Keats and many other poets living and dead haunt Polley’s doll’s house. Some of these hauntings seem more obvious and are perhaps more conscious and deliberate than others. I don’t think it’s just the subject or metaphor of the doll’s house itself that reminds me of Longley’s “Glass Flowers”. Be that as it may, line 7 swarms with echoes of Yeats’ poetry even for someone who doesn’t know Yeats’ work very well – the “creaking stair” that “women laughing, or timid or wild” climb up in “Presences”, and too many powerfully symbolic winds to list, among them the shrieking wind and the dusty wind of “Nineteen Hundred and Nineteen”, the haystack- and roof-levelling wind of “A Prayer for My Daughter”, and the wind scattering the torn petals of the symbolic rose in “Meditations in Time of Civil War”. (I don’t personally feel that the wind of the Sidhe that blows so often in Yeats’ early books touches Polley’s “Doll’s House”, though others might disagree.) Behind “heaven like an empty house” we hear Wallace Stevens’ “empty heaven and its hymns”. The couple “tucked together rib to rib” obviously make us think of skeletons in a graveyard, especially as the bedsheets bound around their legs suggest a winding sheet, but they also remind us of the love-cars in Lowell’s “Skunk Hour” that “lay together, hull to hull, / where the graveyard shelves on the town”. Lines three and four echo Keith Douglas’s “Simplify Me When I’m Dead”. The syntax of “now, effortlessly giant, look” is stirring a strong but frustratingly buried memory for me, and I think line 20 is strongly reminding me of something other than the laughter of the children in “Burnt Norton”, but again I can’t be sure or pin the memory down.

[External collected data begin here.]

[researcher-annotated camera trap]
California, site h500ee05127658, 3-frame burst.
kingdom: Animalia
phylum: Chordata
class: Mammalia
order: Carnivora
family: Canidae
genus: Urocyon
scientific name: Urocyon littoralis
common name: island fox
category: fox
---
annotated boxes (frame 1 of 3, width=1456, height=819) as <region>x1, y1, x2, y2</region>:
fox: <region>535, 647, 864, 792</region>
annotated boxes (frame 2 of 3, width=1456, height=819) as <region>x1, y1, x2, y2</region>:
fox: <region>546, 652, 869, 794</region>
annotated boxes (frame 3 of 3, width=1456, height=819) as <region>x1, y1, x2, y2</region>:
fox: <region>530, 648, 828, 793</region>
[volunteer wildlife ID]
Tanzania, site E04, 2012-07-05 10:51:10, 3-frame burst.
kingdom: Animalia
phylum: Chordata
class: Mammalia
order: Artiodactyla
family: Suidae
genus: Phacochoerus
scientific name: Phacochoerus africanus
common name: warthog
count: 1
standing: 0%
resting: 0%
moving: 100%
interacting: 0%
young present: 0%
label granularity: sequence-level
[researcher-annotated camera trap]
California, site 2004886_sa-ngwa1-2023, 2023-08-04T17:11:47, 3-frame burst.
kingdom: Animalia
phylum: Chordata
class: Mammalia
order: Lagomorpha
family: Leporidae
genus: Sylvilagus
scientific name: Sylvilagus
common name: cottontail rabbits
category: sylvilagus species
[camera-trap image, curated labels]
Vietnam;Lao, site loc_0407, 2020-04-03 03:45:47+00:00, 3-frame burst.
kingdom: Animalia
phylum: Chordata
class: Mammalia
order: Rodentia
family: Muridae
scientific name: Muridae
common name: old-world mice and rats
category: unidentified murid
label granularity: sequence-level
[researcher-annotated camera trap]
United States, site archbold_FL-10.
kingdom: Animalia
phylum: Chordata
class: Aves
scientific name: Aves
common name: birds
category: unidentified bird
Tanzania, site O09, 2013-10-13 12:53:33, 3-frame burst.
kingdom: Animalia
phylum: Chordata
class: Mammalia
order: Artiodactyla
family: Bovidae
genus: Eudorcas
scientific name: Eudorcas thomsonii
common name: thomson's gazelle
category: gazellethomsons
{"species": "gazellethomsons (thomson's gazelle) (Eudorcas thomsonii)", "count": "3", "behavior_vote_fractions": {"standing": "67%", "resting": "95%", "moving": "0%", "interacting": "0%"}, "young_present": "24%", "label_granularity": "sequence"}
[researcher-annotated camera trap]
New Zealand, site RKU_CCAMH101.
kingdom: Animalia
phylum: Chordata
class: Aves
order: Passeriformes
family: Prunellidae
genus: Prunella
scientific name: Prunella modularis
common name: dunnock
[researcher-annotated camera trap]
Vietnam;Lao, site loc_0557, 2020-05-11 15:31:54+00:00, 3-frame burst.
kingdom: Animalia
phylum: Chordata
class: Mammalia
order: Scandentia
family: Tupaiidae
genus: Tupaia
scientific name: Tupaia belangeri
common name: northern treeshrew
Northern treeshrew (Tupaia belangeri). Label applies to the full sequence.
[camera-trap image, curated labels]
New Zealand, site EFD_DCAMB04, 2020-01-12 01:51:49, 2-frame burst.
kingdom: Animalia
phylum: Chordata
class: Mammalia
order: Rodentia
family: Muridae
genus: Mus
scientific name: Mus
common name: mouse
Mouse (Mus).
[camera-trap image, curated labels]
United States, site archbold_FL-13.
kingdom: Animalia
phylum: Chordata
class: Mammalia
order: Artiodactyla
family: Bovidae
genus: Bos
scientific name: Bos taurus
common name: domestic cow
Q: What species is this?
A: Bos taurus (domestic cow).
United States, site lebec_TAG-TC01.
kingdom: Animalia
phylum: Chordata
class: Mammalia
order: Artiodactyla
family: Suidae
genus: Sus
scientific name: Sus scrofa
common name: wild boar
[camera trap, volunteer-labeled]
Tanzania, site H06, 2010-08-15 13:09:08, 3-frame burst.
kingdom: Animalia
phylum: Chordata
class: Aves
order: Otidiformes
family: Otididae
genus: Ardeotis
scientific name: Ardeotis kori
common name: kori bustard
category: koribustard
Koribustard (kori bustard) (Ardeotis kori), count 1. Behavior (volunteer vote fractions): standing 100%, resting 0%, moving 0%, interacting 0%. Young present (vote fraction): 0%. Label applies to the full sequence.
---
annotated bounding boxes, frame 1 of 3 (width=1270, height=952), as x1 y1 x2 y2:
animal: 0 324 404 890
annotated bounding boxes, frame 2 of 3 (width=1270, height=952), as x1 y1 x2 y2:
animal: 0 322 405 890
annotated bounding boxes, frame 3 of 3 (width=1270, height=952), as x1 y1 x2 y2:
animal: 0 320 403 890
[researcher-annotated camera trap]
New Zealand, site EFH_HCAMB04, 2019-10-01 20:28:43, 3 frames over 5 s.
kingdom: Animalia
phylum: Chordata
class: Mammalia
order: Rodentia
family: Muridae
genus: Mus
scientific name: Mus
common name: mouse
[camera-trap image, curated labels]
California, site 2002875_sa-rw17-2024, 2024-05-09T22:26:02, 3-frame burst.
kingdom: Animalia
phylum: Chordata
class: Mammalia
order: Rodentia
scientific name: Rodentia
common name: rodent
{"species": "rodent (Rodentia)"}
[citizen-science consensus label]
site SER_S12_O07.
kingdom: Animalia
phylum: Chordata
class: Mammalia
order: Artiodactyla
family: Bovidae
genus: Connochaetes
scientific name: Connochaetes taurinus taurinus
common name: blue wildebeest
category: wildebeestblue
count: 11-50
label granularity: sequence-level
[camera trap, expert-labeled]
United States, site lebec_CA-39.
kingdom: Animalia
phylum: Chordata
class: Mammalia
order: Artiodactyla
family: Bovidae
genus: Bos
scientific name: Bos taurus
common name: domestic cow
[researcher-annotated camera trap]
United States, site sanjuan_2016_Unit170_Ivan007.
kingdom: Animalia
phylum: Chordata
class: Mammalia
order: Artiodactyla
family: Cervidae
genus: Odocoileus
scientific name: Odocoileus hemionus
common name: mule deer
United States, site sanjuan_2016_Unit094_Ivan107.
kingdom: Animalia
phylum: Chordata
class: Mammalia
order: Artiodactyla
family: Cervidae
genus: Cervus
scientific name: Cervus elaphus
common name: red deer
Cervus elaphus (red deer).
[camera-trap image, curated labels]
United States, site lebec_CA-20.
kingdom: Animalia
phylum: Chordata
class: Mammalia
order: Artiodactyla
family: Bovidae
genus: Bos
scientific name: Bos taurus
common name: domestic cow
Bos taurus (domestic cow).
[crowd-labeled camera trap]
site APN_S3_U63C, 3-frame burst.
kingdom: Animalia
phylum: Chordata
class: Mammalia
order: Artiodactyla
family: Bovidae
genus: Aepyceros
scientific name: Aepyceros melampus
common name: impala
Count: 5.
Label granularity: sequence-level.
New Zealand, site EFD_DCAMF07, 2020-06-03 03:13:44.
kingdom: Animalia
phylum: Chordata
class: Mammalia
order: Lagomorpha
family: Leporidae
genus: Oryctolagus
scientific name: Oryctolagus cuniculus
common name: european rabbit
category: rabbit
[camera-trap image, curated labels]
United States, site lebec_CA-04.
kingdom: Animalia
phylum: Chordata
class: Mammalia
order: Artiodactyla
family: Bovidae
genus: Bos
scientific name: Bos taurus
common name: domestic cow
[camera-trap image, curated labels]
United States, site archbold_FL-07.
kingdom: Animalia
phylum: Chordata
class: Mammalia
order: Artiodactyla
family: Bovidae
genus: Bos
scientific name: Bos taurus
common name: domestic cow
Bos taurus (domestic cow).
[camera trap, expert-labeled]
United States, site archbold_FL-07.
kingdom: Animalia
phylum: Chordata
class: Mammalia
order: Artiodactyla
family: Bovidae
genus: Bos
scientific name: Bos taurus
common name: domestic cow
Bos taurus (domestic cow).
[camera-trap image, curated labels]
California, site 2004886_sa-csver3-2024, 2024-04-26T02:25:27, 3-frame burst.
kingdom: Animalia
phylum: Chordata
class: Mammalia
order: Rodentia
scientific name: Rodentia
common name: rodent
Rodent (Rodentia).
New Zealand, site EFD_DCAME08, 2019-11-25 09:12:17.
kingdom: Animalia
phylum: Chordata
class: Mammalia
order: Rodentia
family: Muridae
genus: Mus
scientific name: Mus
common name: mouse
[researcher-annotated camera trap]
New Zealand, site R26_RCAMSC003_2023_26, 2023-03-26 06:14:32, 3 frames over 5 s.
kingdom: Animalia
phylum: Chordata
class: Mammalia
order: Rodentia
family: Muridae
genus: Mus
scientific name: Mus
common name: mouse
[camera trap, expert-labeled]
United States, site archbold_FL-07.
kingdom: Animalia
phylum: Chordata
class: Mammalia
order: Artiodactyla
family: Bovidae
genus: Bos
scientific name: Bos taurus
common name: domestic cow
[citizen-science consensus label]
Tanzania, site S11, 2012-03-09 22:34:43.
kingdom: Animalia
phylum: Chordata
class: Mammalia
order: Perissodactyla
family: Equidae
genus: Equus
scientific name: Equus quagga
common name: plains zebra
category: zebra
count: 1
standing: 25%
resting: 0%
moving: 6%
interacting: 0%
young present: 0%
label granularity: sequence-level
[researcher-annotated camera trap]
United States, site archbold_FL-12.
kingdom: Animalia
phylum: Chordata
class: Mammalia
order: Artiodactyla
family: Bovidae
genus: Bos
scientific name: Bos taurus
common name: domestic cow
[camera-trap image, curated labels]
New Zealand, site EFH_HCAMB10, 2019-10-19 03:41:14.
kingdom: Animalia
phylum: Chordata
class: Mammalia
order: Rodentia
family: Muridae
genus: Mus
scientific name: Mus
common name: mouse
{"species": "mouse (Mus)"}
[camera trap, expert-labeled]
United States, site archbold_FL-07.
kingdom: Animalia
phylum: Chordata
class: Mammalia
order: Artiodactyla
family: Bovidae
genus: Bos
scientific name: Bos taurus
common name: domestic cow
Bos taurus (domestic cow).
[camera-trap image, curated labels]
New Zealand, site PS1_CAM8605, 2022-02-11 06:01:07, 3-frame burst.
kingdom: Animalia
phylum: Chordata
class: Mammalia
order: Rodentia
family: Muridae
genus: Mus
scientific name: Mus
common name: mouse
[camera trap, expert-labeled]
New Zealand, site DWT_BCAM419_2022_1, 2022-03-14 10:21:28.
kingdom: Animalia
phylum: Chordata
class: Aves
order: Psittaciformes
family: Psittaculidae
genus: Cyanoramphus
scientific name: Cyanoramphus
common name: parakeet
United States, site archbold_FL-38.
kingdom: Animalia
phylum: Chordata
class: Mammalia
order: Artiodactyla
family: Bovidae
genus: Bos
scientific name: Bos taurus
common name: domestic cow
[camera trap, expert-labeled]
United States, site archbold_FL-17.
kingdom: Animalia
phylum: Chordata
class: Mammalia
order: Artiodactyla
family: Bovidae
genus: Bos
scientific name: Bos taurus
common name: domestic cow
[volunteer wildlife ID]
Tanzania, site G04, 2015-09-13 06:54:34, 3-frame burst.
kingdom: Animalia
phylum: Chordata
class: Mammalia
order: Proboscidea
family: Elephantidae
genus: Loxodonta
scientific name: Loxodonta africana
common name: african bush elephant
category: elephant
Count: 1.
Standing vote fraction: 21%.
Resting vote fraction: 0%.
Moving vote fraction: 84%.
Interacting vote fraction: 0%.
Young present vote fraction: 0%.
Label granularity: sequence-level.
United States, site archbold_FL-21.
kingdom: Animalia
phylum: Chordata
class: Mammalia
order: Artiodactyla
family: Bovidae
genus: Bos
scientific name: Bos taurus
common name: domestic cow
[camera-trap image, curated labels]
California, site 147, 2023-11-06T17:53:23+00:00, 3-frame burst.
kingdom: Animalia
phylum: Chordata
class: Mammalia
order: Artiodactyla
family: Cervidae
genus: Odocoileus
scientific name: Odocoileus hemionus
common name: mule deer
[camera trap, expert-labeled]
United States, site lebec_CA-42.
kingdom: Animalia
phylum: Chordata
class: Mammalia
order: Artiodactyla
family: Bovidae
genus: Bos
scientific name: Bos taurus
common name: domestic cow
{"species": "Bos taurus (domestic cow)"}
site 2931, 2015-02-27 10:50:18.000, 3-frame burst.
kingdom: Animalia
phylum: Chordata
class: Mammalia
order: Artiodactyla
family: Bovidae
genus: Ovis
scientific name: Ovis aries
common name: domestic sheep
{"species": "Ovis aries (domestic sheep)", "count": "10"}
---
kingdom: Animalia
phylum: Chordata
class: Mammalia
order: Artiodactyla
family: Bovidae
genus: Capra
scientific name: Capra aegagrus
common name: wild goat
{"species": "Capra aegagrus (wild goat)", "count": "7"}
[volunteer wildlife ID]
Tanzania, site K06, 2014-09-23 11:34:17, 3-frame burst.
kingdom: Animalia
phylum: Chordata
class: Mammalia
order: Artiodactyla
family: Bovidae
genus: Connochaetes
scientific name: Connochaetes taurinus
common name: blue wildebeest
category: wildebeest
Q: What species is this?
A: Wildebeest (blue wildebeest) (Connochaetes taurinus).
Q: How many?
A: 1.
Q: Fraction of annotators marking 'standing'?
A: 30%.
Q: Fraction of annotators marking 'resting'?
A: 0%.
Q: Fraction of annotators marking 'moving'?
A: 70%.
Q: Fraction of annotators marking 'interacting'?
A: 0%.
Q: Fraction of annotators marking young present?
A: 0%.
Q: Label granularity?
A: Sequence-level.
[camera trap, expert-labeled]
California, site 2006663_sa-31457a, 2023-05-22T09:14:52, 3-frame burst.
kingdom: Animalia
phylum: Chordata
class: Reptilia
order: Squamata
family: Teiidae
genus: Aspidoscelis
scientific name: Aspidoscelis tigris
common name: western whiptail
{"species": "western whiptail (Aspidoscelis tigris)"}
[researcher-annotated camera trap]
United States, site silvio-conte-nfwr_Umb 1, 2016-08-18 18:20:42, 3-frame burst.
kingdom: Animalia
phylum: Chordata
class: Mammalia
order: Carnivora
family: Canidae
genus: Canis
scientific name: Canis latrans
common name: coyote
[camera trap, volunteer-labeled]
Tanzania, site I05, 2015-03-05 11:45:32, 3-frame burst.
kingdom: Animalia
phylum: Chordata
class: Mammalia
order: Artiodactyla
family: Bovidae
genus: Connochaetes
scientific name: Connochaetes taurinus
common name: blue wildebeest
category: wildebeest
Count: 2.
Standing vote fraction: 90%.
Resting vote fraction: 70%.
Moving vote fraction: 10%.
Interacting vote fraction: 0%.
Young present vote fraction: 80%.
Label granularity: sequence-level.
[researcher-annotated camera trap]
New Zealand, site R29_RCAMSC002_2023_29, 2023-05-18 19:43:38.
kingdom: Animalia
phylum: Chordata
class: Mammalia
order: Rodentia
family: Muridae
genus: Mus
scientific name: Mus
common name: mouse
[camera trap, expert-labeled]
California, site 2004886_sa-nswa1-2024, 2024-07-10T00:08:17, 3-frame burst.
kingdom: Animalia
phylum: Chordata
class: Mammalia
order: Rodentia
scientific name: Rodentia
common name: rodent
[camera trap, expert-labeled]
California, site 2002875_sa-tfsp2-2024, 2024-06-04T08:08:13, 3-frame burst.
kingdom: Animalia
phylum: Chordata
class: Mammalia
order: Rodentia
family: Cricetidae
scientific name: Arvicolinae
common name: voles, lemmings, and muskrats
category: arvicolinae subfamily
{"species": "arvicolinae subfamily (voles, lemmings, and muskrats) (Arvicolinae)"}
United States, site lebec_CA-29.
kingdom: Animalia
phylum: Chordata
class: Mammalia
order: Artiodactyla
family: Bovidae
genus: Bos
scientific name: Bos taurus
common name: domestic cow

One thing these echoes do is extend the imaginative perspectives around the poem’s conflicting feelings about how the safety of the doll’s house world is bought at the cost of simplification and lifelessness, and, on a different plane of suggestion, that the safety we try to give children in their world of dolls and imaginative play isn’t real or attainable. Behind the giant child looking at the doll’s house is the giant adult looking at the child, and this level of meaning in the poem ties in with the torn petals in Yeats’ “Meditations”, coming from a section in which he’s imagining his descendants, and of course with the wind of “A Prayer for My Daughter”. Another effect of some of the allusions is to point to a more professional concern, suggested by the reminiscence of the “Ode on a Grecian Urn”. This poem is also, I think, a meditation on the paradoxes of how close a work of art can come to creating its own life and how it seems that it must fail to do so absolutely. If you look at line 23 alone, its allusion to Wallace Stevens gives a despondent twist to Stevens’ declaration that “Poetry / Exceeding music must take the place / Of empty heaven and its hymns” by transferring the emptiness to the doll’s house. Line 24 appears to seal this despondency but even this appearance is equivocal; it can’t rescind the rationally impossible but imaginatively compelling sudden little laughter of line 22.